I think it was not my idea. In fact in my mind it's still a tree and that list is just a flattened walk of the tree. And let me explain why I stick to this mental image: script execution order. When you add a new link import to the list it does not end up at the end of the list... So I would be careful with this array approach unless we want to stop caring about script execution order or want to disallow imports to run their own scripts.

> This is about it. No conclusions, but lots of new thoughts. Comments,
> reactions, ideas, are appreciated.

My two cent is, if we want to alter the current version of spec. drastically like this, first we have to redefine what are our expectations from imports.
Comment 11 Gabor Krizsanits 2014-03-25 15:25:55 UTC
Any update on this one? This decision is pretty important to be made. Right now I don't know if I should put more effort into polishing and implementing the current spec, or should I wait for a new one based on DocumentFragments.

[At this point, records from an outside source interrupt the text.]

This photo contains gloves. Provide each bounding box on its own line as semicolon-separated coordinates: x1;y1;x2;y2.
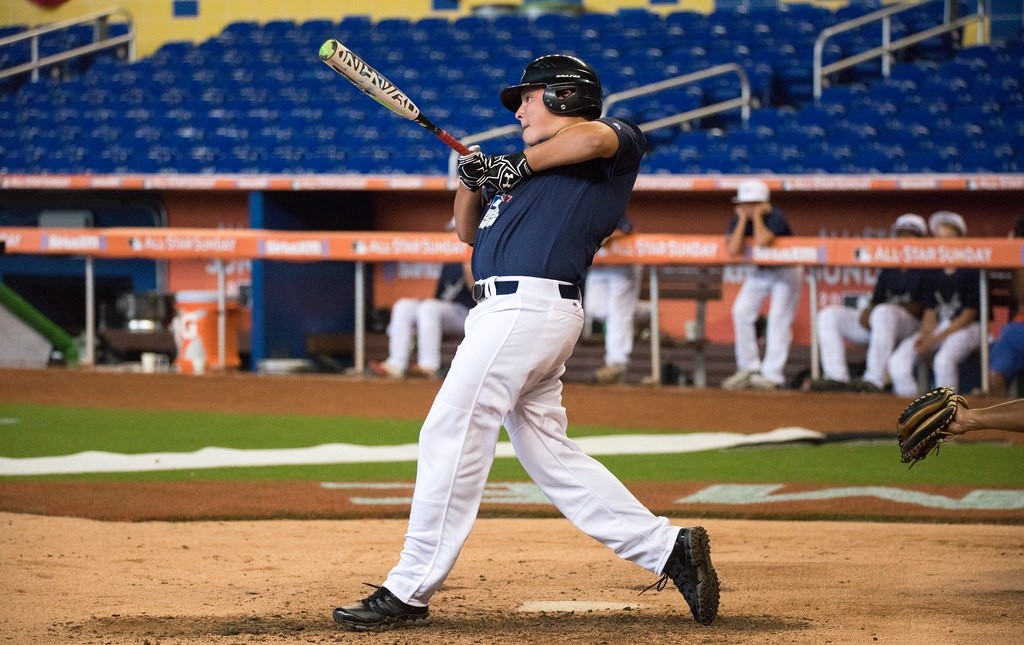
457;145;488;191
483;152;533;198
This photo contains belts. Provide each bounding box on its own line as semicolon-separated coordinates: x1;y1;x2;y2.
471;282;579;301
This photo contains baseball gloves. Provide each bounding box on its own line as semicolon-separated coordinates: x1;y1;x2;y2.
893;384;971;472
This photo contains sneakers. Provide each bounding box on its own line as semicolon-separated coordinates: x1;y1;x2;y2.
637;526;720;625
333;583;431;631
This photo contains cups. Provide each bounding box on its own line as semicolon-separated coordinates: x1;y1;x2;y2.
155;354;170;373
141;352;156;372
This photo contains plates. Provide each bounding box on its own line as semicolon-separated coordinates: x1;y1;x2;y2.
258;358;307;373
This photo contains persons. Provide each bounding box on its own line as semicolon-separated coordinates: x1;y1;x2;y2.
331;53;721;632
887;211;1024;400
716;178;801;389
366;215;478;387
579;213;651;387
806;212;930;394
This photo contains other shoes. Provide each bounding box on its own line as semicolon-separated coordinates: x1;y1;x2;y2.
749;374;778;392
408;364;435;378
852;378;879;392
368;362;393;378
812;380;856;390
595;367;624;385
720;371;759;391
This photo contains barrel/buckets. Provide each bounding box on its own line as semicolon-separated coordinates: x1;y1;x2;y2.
173;289;241;371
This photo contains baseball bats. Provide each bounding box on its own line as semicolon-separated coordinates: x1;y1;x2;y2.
316;37;470;156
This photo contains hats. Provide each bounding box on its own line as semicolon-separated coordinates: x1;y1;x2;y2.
736;180;770;202
893;213;928;235
928;211;968;236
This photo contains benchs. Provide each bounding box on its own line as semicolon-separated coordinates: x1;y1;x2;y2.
0;0;1024;173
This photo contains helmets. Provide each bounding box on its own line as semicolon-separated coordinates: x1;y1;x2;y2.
500;54;602;120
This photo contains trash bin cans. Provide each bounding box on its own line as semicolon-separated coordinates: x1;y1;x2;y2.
174;291;242;372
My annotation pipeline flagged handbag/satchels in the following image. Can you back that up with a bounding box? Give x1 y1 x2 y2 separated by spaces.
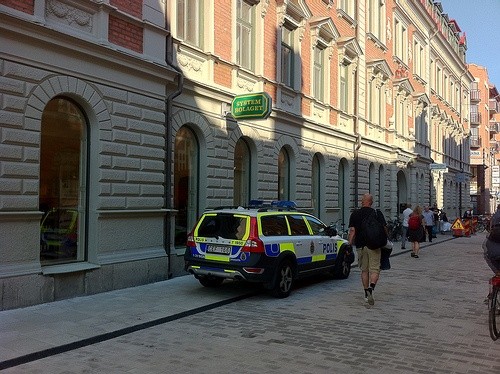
345 245 355 264
380 248 392 270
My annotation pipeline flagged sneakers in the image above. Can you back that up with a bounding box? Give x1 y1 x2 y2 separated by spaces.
366 288 374 305
365 297 368 303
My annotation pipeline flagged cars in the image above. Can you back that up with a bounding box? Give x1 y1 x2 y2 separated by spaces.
184 200 356 298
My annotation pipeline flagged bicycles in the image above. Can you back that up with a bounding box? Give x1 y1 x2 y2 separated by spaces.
476 214 492 232
329 215 402 243
484 271 500 341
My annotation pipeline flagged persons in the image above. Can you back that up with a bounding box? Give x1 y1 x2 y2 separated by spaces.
400 203 500 303
348 194 387 306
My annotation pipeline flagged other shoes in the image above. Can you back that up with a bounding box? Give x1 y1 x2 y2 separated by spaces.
401 247 406 249
411 253 419 258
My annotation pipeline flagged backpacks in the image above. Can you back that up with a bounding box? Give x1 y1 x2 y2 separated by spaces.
408 214 420 230
488 211 500 243
358 209 387 250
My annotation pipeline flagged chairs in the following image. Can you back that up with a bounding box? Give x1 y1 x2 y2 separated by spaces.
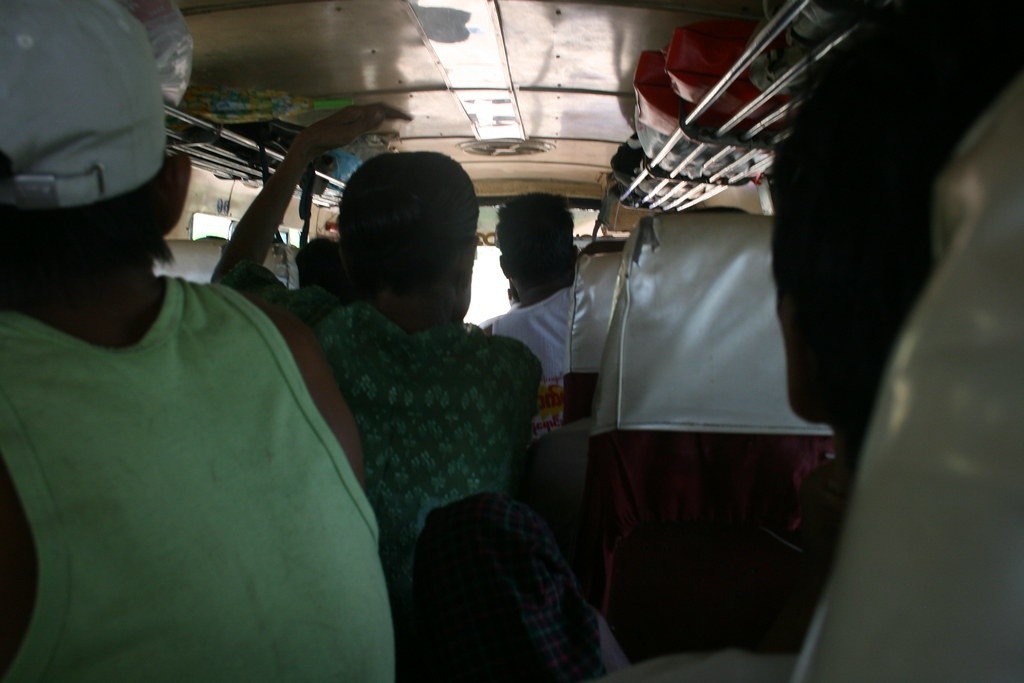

I'd like to give some constructive feedback on this question, but I kind of feel like both path is feasible and both will bring up uncomfortable questions to answer (like the ones in Comment 8). It almost feels like a matter of taste to me... Any ETA on when this decision will be made?
Comment 12 Dimitri Glazkov 2014-03-25 16:32:48 UTC
(In reply to Gabor Krizsanits from comment #11)
> Any update on this one? This decision is pretty important to be made. Right
> now I don't know if I should put more effort into polishing and implementing
> the current spec, or should I wait for a new one based on DocumentFragments.
> 
> I'd like to give some constructive feedback on this question, but I kind of
> feel like both path is feasible and both will bring up uncomfortable
> questions to answer (like the ones in Comment 8). It almost feels like a
> matter of taste to me... Any ETA on when this decision will be made?

The latest I heard was morrita@ would experiment with the DocumentFragment approach in Blink and see how terrible it would be.
Comment 13 Morrita Hajime 2014-04-04 21:36:35 UTC
After trying some prototyping in Blink, I found that there would be so many unanswered questions and we would bring another set of magic if we choose DocumentFragment - URL resolution, another tree participation state than in-document and out-document, ownership of the fragment, parsing, etc. I guess we'll find more as we move forward.

So I'd like to stick Document. It has some problems like encoding and quirks mode, but we've learned about that and the level of understanding is much higher than another path. Also we don't hear any complaint about import-as-document. Even though there are some theoretical inconsistency, Document seems fitting well to developer's mental model. 

Caveat: Although I don't see anything bad, theoretically it is possible to find some fundamental flaw of Document-as-import that forces us to switch to DocumentFragment again. That'd be a disaster for all of us. I'll add document.currentImport so that web developer doesn't have to rely on document.currentScript.ownerDocument which unnecessarily assumes that the import is a document.

Closing this for now. Import is going to be Document, as current spec and the bug title says.